いまは相手の彼女さんの気持ちや立場を想像することはあまり重要なことではなくなっている。彼女さんに悪いよなーはどっかに飛んでった。いま目の前の空間で空間の住人たちがある種、閉鎖的に、そして開放的に感情や経験を表現しあっている。いま、この目の前にいる相手がとりあえず大切なんだと言わんばかりに。ぼくはその片隅で、閉鎖的で開放的な胸の谷間を視姦している。

キャバ嬢たちは話に花を咲かせながらも、グラスに氷を重ねてから焼酎を入れ、かき回してグラスの汗を拭きコースターに置いてくれる。目の前の空間をちゃんとつくっている。

たぶんこの後、モエモエは1人で終電に乗り、部屋に帰ってベッドか布団で寝て、また明日仕事にいく。好きな人の画像を携帯で見ながら電車に揺られて。

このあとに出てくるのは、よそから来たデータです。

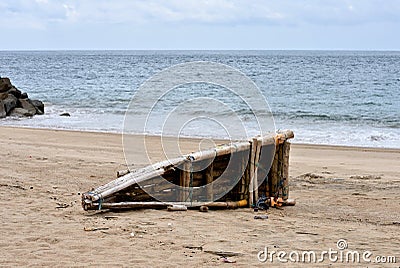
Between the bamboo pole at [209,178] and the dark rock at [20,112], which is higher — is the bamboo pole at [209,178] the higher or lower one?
the higher one

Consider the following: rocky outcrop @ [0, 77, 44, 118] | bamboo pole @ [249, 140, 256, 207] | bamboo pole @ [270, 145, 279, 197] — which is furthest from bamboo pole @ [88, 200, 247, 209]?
rocky outcrop @ [0, 77, 44, 118]

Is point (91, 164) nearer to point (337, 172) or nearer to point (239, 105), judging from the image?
point (337, 172)

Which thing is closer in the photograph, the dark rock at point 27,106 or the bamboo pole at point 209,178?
the bamboo pole at point 209,178

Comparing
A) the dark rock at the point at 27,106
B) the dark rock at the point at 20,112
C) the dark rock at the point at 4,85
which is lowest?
the dark rock at the point at 20,112

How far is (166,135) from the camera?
16031mm

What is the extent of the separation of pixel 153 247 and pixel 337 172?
20.8ft

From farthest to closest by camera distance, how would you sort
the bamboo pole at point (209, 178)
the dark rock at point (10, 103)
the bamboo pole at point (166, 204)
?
the dark rock at point (10, 103) < the bamboo pole at point (209, 178) < the bamboo pole at point (166, 204)

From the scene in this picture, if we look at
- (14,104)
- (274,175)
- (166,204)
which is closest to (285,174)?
(274,175)

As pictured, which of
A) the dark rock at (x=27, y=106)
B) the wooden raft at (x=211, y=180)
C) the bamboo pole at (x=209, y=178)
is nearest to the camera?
the wooden raft at (x=211, y=180)

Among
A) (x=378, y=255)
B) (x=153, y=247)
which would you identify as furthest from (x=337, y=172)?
(x=153, y=247)

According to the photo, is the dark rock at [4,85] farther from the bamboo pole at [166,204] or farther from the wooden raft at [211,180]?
the bamboo pole at [166,204]

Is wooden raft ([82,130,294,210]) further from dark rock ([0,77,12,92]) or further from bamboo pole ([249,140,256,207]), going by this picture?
dark rock ([0,77,12,92])

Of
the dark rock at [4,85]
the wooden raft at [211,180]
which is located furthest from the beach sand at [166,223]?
the dark rock at [4,85]

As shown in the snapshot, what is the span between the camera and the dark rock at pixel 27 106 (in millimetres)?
22266
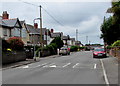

彼に渡すバレンタインのチョコレートは手作りチョコに手紙を添えたものではなく、多分どっかの百貨店で購入するものだろう。綺麗な箱に収まってそれぞれが主張しすぎずに佇むチョコ達。ぼくにも義理チョコ頂戴ねと思う。

ボーイがお会計を持ってきたのでお金を払い、キャバ嬢から名刺をもらった。最後にもう一度吸い込まれそうな胸の谷間を、席を立ちながら見下ろした。ラメで肌がキラキラと光っていた。

きっとおっぱいにも、よせてあげられた時にはじめて得る自由というものがあるのだろう。ぼくはそんな気がしている。